Explicit Stuff vs Censorship #YAsaves

This past weekend, the Wall Street Journal printed an article called “Darkness Too Visible: Contemporary fiction for teens is rife with explicit abuse, violence and depravity. Why is this considered a good idea?” In it, WSJ book reviewer Meghan Cox Gurdon blasts YA literature today for being too R rated and says that what the publishing world calls ‘banning’, “in the parenting trade… we call this ‘judgment’ or ‘taste.’” She ends the whole thing like this:

No family is obliged to acquiesce when publishers use the vehicle of fundamental free-expression principles to try to bulldoze coarseness or misery into their children’s lives.

Ouch. And yuck.
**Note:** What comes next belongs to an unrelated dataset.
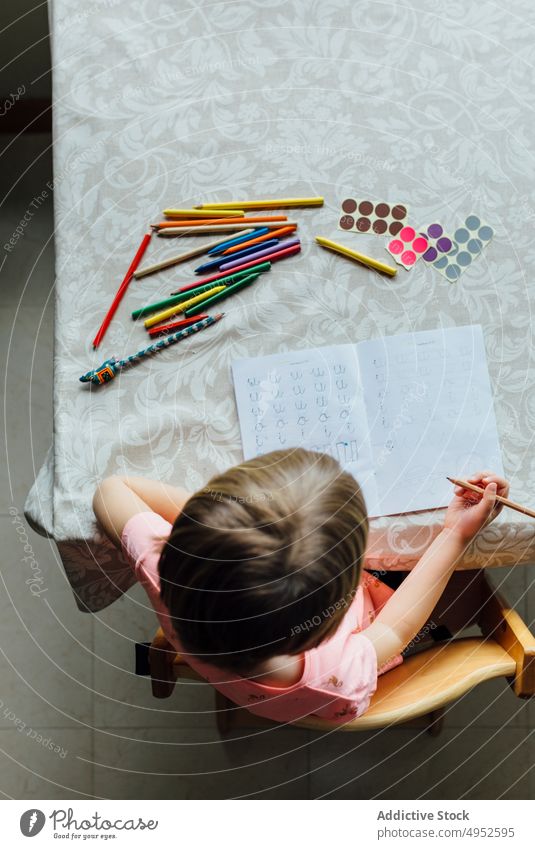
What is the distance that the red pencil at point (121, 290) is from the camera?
0.83m

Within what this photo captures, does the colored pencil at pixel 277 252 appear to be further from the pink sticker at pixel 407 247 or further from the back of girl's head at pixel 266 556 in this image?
the back of girl's head at pixel 266 556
And yes it’s true, no family is obliged to buy anything SO RELAX. If only the publishing world could bulldoze books into homes, most authors and illustrators would be a lot more pleased with their royalty checks. (I’m kidding of course.)

Needless to say, people are PISSED and hashtagging all over the place about it. (Check out #YAsaves.) I groaned aloud several times while reading it, mostly because I agree with YA God Judy Blume when she tells the School Library Journal in their response article, “If it makes [a kid] uncomfortable, if they’re not ready for it, they’ll put it down.” Who keeps reading a book they don’t like? (Ok, most of the time I do, but that’s just because I’m stubborn about it.)  I’ve also heard award winning, First Amendment rights champion/ YA author Laurie Halse Anderson speak on several occasions about the heart felt responses she’s received from readers thanking her for giving it to them straight and for giving the most  unfortunate of them the courage to come forward about their own horrific experiences. Like she says in that same response article, “YA literature saves lives. Every. Single. Day.”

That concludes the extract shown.